**Given request:** In the router table thread, condense the paragraph starting "i think it is a personal preference thing" into a short bulleted list that keeps its main points.
━━━ Excerpt
# Ideal Router Table Height?



## cagenuts (May 8, 2010)

So I've ordered the INCRA LS Super System and now need to make a table to fit it.

I'm thinking of combing the traditional table routing with hand held routing. I've discovered that using a router hand held on a normal work bench is not ideal as I'm never at the correct height to see what's happening.

So I want to make the router table high enough to be able to clamp pieces on it to rout hand held.

So.......

What's the ideal height relatively speaking? (twelve inches above my belly button etc?)

For what it's worth, my current table, a Triton effort is 90cm and my back aches after a half hour of routing.

Thanks.


----------



## OPG3 (Jan 9, 2011)

Hilton, I find it good when mine is at the same height as my table saw - but do what you feel comfortable and safe with. If you need it higher than its current position, consider sitting it atop of some lumber that will elevate it to a more desirable elevation.
Good luck,


----------



## AndyL (Jun 3, 2011)

Interesting question. I do most of my woodwork outdoors on folding workbenches only about 32" in height, and my back suffers. Some good food for thought here:
ErgoMatters
They say 4-6" below elbow height for work involving downward force. Though that seems a bit high to me for a router table.
I like Otis' suggestion, if you lift up your current table you can see what height's comfortable for you.


----------



## Mike (Nov 22, 2004)

Andy, 4-6" below your elbow gives you the most comfort and control.


----------



## Chris Curl (Feb 13, 2012)

when you say, it is not "at the correct height to see", i assume you mean it is too low?

i think it is a personal preference thing ... too low for you might be too high for someone else. you will be happier when the height is right for you (based on your personal observations) as opposed to the "optimal height", however that is defined.

that said, i made all my tables the same height ... 34.5". that was the off-the-shelf height of both my table saw (skil) and the rolling craftsman took chests i have, so i standardised on that height for the other tables i made (router and workbench).
━━━━━━
━━━ Recorded data
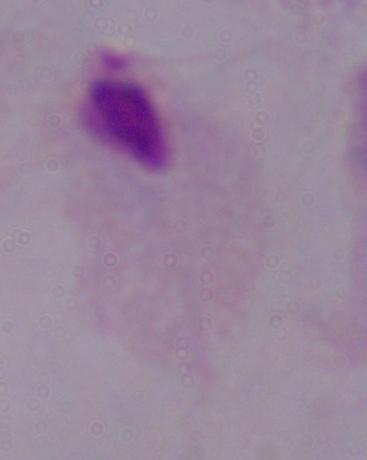

{
  "identification": "trichomonad",
  "modality": "micrograph",
  "magnification": "1000x"
}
━━━━━━
**Task result:**
- Table height is a matter of personal preference.
- A height that is too low for one person may be too high for another.
- A height chosen from your own observations will suit you better than any defined "optimal height."